Thursday was yet another solid day for tech IPOs with Pluralsight’s debut. As MarketWatch reported, Pluralsight LLC (NASDAQ:PS) saw its shares rise by over 33 percent above its already elevated IPO price of $15 to trade at over $20 for most of Thursday. The company raised over $310 million in the IPO, and with 131.3 million shares outstanding now has a valuation of over $2.6 billion.
Pluralsight should be feeling great, and Wall Street gets to see yet another tech IPO have a strong debut. But at the new higher price, investors should be very wary. Pluralsight has certain things going for it like solid revenue growth and a growing market interested in its educational services, but it lacks upside at $20 and faces some significant challenges. Investors should look elsewhere or wait until Pluralsight’s value falls closer to its IPO value.
Pluralsight and Education
Pluralsight is an online learning company which offers online courses to help companies improve their employees. The company reports in its SEC filing that they offer “over 6,700 on-demand and online courses across a range of technology subject areas, including cloud, mobile, security, IT, and data.”

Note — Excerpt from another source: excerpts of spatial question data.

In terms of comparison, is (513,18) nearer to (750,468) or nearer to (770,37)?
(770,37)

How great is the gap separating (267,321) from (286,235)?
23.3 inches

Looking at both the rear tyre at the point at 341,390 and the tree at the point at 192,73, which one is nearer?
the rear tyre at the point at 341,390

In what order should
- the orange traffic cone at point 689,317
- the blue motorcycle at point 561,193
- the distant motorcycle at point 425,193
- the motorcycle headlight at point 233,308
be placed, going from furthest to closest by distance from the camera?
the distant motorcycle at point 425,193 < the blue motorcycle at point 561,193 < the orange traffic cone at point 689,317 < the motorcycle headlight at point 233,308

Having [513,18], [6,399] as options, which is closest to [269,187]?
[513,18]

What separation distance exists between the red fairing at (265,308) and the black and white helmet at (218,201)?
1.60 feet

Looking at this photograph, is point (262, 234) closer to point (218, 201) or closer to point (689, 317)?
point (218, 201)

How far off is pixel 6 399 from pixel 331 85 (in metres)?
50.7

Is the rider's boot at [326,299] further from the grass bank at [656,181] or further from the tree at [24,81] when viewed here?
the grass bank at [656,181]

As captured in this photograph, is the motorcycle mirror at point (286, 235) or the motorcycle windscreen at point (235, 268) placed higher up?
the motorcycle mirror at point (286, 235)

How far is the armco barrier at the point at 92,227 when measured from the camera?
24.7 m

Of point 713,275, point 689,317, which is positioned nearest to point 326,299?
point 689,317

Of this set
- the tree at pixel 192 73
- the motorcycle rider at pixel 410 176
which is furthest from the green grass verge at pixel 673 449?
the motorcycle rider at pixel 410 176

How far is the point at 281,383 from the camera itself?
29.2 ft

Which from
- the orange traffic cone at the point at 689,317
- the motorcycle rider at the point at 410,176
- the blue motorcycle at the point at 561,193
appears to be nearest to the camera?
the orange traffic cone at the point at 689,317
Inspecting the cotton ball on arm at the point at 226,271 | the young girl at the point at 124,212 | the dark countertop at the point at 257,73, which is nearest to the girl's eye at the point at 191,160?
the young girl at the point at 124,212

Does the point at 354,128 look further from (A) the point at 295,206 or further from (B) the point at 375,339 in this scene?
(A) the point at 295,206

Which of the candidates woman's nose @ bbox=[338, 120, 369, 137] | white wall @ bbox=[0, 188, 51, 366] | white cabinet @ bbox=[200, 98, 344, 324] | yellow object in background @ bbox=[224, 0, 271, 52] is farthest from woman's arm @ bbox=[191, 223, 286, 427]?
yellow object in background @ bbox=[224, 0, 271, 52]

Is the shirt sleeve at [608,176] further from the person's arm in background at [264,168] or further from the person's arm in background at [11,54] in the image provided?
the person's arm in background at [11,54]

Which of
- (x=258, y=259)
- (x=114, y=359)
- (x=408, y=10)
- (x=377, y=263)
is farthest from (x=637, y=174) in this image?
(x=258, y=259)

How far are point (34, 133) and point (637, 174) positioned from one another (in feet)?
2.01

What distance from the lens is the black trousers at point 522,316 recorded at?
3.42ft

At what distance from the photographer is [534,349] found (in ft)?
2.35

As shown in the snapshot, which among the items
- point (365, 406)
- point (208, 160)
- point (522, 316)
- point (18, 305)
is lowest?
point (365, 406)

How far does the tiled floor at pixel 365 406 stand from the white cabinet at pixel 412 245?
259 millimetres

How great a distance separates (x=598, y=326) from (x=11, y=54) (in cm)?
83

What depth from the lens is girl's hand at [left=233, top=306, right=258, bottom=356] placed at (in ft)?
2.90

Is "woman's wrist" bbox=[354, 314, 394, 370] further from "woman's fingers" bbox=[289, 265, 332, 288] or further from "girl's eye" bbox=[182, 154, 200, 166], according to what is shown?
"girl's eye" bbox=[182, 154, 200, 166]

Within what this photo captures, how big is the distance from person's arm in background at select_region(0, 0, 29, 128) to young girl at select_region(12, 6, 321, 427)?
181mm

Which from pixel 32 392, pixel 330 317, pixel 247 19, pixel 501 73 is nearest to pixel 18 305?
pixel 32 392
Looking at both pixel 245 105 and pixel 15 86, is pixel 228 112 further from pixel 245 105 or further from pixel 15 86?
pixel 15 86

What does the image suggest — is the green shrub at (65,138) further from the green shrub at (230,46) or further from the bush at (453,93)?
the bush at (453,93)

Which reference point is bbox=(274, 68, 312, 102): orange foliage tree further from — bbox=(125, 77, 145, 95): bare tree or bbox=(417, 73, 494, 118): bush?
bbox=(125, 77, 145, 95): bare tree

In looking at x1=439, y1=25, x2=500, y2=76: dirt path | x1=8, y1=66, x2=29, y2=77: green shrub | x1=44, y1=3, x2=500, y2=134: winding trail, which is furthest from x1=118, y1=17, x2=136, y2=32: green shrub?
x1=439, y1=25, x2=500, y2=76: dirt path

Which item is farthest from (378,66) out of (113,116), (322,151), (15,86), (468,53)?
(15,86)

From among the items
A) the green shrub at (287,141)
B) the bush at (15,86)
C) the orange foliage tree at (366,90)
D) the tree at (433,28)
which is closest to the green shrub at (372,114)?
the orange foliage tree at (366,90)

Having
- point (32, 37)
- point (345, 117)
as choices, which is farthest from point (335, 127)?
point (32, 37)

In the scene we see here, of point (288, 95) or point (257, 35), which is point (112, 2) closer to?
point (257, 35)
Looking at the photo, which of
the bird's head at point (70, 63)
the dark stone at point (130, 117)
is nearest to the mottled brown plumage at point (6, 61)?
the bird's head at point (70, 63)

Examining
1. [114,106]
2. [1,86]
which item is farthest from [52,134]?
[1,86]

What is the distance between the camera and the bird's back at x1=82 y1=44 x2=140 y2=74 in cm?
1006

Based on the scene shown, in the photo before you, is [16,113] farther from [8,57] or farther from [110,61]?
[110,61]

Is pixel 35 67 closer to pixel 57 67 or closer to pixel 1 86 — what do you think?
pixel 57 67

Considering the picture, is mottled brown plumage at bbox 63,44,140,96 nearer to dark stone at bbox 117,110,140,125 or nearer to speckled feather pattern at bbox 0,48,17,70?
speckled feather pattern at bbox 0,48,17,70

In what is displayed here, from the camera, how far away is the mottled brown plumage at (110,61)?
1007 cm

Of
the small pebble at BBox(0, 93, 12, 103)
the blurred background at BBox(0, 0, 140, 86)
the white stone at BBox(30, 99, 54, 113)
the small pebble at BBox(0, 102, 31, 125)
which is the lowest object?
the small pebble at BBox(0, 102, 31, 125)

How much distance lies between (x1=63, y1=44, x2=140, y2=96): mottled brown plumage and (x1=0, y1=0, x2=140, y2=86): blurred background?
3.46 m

Some people may ask why bother paying Pluralsight for educational videos when you can find courses for practically anything on YouTube, and Pluralsight acknowledges said videos as a competitor. But we get the education which we pay for, and businesses can waste huge amounts of time trying to find high-quality free training videos on relevant subjects if they exist at all. And as businesses handle low unemployment, training becomes a more attractive alternative.
Thus, the picture Pluralsight wants to paint is a high-growing company with major potential as more companies look to train their employees. But there are a few problems with this portrayal, as can be shown by a look at its financial numbers.
Pluralsight’s revenue grew from $108 million in 2015 to $166 million in 2017. This is solid revenue growth, which is further bolstered by the fact that the rate of revenue growth rose from 21 percent in 2016 to 26 percent in 2017. But those percentages are not that impressive compared to the numerous other enterprise tech IPOs going public recently, and the rest of Pluralsight’s numbers are problematic.
For example, Pluralsight’s net losses rose from $20 million in 2016 to $96 million in 2017. Pluralsight has $135 million in long-term debt compared to just $32 million in cash. Pluralsight wants to argue that this debt is not a significant concern since much of it will not be due for a few years and that it can use the IPO proceeds to cover the debt, but this limits its future growth ability.
A High Valuation
These financial numbers are problematic, but the simplest case against Pluralsight is the fact that a company which earned just $166 million in revenue last year, much like Coinmetro, is commanding a valuation of over $2.6 billion. Combine the $2.6 billion with the net proceeds raised from the IPO as well as Pluralsight’s debt and cash reserves, and we have an enterprise value of $2.48 billion and an EV/revenue ratio of almost 15. This is an incredibly steep valuation. This ratio will decrease given that Pluralsight’s revenue can be expected to rise at least 20 percent in 2018, but it would still have a higher valuation compared to the other tech IPOs this year.
And while Pluralsight may argue that it has plenty more room to grow, there are some warning signs. A major reason behind Pluralsight’s spiraling net losses is that its marketing expenses rose from $51 million to $103 million from 2016 to 2017.
Pluralsight has to market itself heavily because the online training course market has incredibly low barriers to entry as is demonstrated by the aforementioned YouTube videos. And while Pluralsight can offer thousands of online training courses, businesses are growing interested in personalizing training as they are every facet in human life. Can online training courses attend to this need, and can Pluralsight compete against free videos and traditional, face-to-face training programs?
Look Elsewhere
If Pluralsight’s value falls once the initial IPO hype wears off and it continue both revenue and revenue growth rate, then perhaps it might be an attractive investment. But even if it falls all the way back to its initial IPO price, it will still have an outsized valuation and its growth prospects will not be as solid as it wants to pretend. Plenty of other tech companies have either gone public or will soon, and so investors can afford to be picky about which ones to pick. Pluralsight’s flaws are too much at the present share value, and so investors should look elsewhere.